Florence 7 mai. J’avais bien écrit qu’il y aurait des va et vient dans ces posts rapprochés. Je reviens un instant au tout début de cette longue période de voyages successifs. Au plus loin que je me souvienne, Forli a été une aventure. Ancône en avion. Bologne et Forli par le train. Puis un nouveau parcours ferroviaire vers Florence, avant un décollage de retour par Pise vers Francfort Hahn. Mais avant de raconter Forli, je pensais passer un petit moment avec mes souvenirs à Florence. Journées d’Europe, Festival d’Europe. On célèbre en effet l’Europe quand on ne peut plus faire autrement que de proposer des gestes incantatoires.
Les documents tirés de mes voyages s’accumulent. Je les garde, voire même je les transporte dans mes déplacements successifs en vue d’en tirer quelque chose. Je n’en tire de fait que de la fatigue à les transporter ainsi. J’ai gardé les programmes, les prospectus.
Du 3 au 28 mai se déroulait le Festival International de la Scène contemporaine à la Stazione Leopolda de Florence. Le 7 mai, tandis que des groupes musicaux divers s’étaient installés ici et là, comme pour une journée de la musique de début de printemps, différentes troupes traversaient l’espace physique ou sonore de la ville. La Compania Laboratorio Pontedera rend hommage à Fernando Pessoa, un peu comme un passage obligé pour tous ceux, Portugais ou non, qui s’interrogent sur la personnalité qui se fabrique entre le texte et la légende et sur son passage physique dans la réalité urbaine.
Conçu à Lisbonne, le parcours des personnages à bicyclettes s’est étendu ici entre le Ponte Vecchio et la Stazione Leopolda. A l’arrêt devant la Loge de la Signoria, la foule formant cercle autour d’eux ; ils ne semblaient ni plus ni moins que des jongleurs dont les exploits malhabiles peuplent chaque jour une des plus fameuses places du monde. Se fondre dans la foule, faire file, tenir un rôle de guide…tout à la fois.

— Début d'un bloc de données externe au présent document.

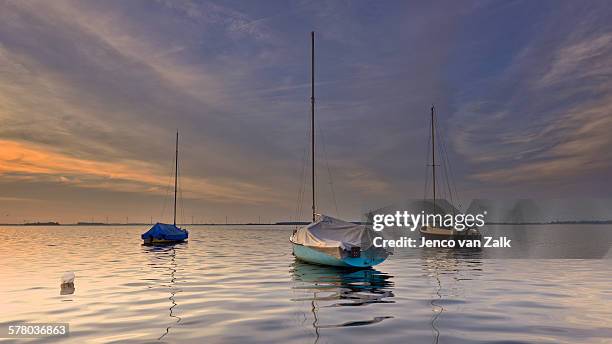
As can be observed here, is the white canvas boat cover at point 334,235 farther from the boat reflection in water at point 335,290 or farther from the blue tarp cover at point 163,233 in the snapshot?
the blue tarp cover at point 163,233

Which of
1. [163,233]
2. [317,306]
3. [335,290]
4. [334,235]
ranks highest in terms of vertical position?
[334,235]

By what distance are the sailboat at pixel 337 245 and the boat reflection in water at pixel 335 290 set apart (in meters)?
0.81

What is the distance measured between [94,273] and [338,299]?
18.2 meters

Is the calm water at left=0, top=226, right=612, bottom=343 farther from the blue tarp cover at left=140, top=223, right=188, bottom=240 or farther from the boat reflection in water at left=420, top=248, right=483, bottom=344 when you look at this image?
the blue tarp cover at left=140, top=223, right=188, bottom=240

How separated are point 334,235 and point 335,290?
1038cm

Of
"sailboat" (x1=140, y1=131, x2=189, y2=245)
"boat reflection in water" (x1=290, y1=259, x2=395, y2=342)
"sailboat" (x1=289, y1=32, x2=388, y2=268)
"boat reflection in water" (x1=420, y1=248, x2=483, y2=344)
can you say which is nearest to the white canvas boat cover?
"sailboat" (x1=289, y1=32, x2=388, y2=268)

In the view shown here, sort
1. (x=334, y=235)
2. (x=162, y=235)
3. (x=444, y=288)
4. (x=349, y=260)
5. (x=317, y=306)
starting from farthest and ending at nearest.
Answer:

« Stamattina un altro ha indossato il mio abito, é uscito di casa e ha preso il moi posto nel mondo, la sono uscito dalla mia unica finesta, une finestra che da sull’inizio della stelle. » Pessoa sonne tout aussi bien en italien !
La Stazione Leopolda, j’en avais entendu parler. Elle me donnait un sentiment de déjà vu, par l’histoire dont elle était issue. Mais étrangement, je ne m’y étais jamais rendu. Au milieu du XIXe siècle, un Grand-Duc Lorrain installe la modernité en Toscane en bouleversant l’héritage des Médicis. Cette gare, qui témoigne des premiers trains vers Livourne, lui est dédiée. Sortant de sa vocation ferroviaire une première fois, elle abrite une exposition nationale du temps de Victor Emmanuel et fait découvrir les « Macchiaioli », ces peintres qui témoignent d’un renouveau pré Impressionniste. On approche de l’Unification.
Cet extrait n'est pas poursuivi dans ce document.